Doubts remain about whether the deal is legal or workable. It was not clear what would happen to the tens of thousands of migrants and refugees already in Greece.
It was too early to say if the deal would be effective, a senior coastguard official said. "We haven't yet seen the terms of the deal properly," said Antonis Sofiadelis, head of the coastguard operations on Lesbos.
"But if returns begin I believe it will act as a deterrent. They (migrants) won't want to pay $1,000-2,000 to a smuggler. Everything depends on whether Turkey implements its part of the deal.
"What we're doing on our part is boosting the asylum process."
Authorities in Lesbos began removing refugees and migrants from the island yesterday to make space for new arrivals. The island has a capacity to host 3,500 people at a place set up to register arrivals.

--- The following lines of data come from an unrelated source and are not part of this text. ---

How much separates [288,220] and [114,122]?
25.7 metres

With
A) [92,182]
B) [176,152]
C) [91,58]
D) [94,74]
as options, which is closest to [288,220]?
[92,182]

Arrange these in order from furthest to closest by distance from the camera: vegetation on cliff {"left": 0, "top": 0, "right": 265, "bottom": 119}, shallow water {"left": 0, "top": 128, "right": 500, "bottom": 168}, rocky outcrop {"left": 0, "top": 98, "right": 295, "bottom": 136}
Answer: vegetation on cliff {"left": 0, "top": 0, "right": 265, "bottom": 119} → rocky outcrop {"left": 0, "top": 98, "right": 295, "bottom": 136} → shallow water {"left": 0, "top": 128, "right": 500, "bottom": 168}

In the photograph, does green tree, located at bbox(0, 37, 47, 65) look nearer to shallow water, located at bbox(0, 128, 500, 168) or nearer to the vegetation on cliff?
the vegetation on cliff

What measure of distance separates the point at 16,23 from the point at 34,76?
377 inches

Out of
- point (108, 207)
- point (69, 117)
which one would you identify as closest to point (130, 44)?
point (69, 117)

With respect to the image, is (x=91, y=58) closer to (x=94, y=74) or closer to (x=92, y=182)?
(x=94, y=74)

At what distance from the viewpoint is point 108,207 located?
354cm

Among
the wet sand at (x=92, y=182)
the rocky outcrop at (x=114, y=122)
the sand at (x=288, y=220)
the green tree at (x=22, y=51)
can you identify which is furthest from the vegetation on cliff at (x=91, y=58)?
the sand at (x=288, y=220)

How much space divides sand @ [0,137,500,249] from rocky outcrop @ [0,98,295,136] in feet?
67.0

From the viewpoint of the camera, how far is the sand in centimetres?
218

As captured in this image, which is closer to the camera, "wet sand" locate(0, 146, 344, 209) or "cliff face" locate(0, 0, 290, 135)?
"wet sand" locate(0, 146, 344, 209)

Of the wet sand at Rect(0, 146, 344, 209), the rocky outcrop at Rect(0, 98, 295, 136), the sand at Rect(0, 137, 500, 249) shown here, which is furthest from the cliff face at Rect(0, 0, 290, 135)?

At least 144,000 people, mostly Syrians, Iraqis and Afghans, have arrived in Greece so far in 2016 according to UN refugee agency data. About 60% were women and children.
Of those people, more than half landed on Lesbos, the island on the frontline of Europe's biggest migration crisis since World War Two.
Few, if any, had planned to stay in the country, seeking instead a route to northern Europe where more support and jobs are available than in Greece, which is in the grip of an economic crisis.
But border closures along the main route north through the Balkans have meant at least 48,000 people are stranded in Greece, in camps and ports across the country. About 12,000 people remain at a squalid tent camp near the Macedonian border hoping to cross.